I want to make a real-time light MMO-like Asteroids game using Unity and WebSockets for the client, and NodeJS, SocketIO and Box2D on the server side. I'll handle scaling by having each instance of my server be a separate "universe" the player can explore.

Players only have a single login for their account, and can jump between available servers, which are considered separate "galaxies". Since the player's account isn't directly tied to any specific server instance, the login mechanism needs to be separate from that, so I've thought about going the REST API route. Once successfully authenticated, my REST API would generate a authentication token to represent their login credentials for their session. Once the player is logged in, they can select a galaxy (server) to visit, provided it hasn't met its player capacity. When the player attempts to connect to that server, the client will pass the player's token, and the server will check if that token is a valid session with the database (this might breach RESTfulness).

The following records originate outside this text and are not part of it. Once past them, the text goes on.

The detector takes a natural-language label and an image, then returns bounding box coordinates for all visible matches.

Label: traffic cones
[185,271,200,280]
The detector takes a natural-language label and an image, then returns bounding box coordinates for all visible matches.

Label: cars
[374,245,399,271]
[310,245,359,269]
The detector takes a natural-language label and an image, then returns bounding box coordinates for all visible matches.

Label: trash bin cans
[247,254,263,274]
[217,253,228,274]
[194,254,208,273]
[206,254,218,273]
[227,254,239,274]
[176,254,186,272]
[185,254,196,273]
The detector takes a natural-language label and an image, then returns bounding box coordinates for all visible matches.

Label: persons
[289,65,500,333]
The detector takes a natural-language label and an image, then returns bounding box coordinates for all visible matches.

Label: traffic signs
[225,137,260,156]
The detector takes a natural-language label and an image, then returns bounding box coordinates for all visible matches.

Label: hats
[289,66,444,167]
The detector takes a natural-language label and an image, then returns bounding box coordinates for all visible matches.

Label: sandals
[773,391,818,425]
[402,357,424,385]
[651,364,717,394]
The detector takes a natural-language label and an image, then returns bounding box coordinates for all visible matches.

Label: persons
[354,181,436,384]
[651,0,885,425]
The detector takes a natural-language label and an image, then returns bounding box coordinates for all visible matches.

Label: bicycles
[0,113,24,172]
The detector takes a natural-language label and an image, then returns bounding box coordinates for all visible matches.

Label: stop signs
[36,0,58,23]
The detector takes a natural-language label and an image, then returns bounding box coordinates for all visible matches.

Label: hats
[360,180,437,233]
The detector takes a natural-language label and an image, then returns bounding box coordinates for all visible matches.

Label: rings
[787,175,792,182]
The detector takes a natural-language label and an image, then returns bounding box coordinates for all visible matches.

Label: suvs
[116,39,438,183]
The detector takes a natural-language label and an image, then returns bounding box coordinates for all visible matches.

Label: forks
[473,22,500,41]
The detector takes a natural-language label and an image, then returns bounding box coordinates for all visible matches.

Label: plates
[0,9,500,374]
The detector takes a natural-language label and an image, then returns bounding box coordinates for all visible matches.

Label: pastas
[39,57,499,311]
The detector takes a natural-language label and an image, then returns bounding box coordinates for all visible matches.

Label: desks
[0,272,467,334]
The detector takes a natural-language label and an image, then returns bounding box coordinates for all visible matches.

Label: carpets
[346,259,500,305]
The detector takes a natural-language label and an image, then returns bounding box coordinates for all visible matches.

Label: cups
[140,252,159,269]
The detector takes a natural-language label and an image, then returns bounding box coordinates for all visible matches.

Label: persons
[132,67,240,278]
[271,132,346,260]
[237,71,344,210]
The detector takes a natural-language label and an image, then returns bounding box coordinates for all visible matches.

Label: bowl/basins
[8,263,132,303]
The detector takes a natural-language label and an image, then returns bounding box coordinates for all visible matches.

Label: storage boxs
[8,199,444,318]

If the server finds that the token is valid, a socket connect between the client and server is attempted. Upon success, a player object is created on the server, added to the list of current players. The server will use Box2D, or some type of physics engine to process movement, collision, etc, and report the observable portion of galaxy that the player can see as a message to the client ever few milliseconds (the goal is 30 frames per second). The Unity client will render the observable objects within view to the user. The client will periodically send input signals to the server (again, the goal is 30 fps). Those input signals are interpreted by the server to perform actions, such as steering the ship, shooting projectiles, interacting with the environment, etc. Whenever the client sends a message to the server, it also sends its token that the server uses to ensure that the client connection is coming from something that it originally considered legitimate.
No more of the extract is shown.